START TEXT SHOWN
On Friday, March 18, 2022 at 3:33:33 PM UTC-5, Quadibloc wrote:
> On Friday, March 18, 2022 at 2:16:36 PM UTC-6, Quadibloc wrote:
>
> > There is cost, and then there is value.
> And on reading up a bit more about this, I can see now what
> the big problem with imprecise interrupts is.
>
> Once your computer has a swap file - virtual memory - you
> have to be able to recover from a page fault. So that interrupt
> has to be precise.
<
Not the kind of precision you think it needs; much less.
>
> Maybe there is an alternative. Instead of retrying the failed
> instruction after the interrupt is serviced, the interrupt service
> routine could use a special instruction to feed the memory access
> into the saved complicated pipeline state. That would avoid the
> 2% - 3% performance cost of having precise interrupts given by
> the paper I saw this in.
<
You can use the "completion" model or the "retry" model.
END TEXT SHOWN
--- YOUR ASSIGNMENT ---
What performance cost of precise interrupts does the post on imprecise interrupts attribute to the paper it mentions?
START GIVEN INFORMATION
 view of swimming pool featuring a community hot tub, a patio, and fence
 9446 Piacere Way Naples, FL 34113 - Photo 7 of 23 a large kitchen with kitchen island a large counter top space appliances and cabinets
END GIVEN INFORMATION
--- OUTPUT ---
2% to 3%.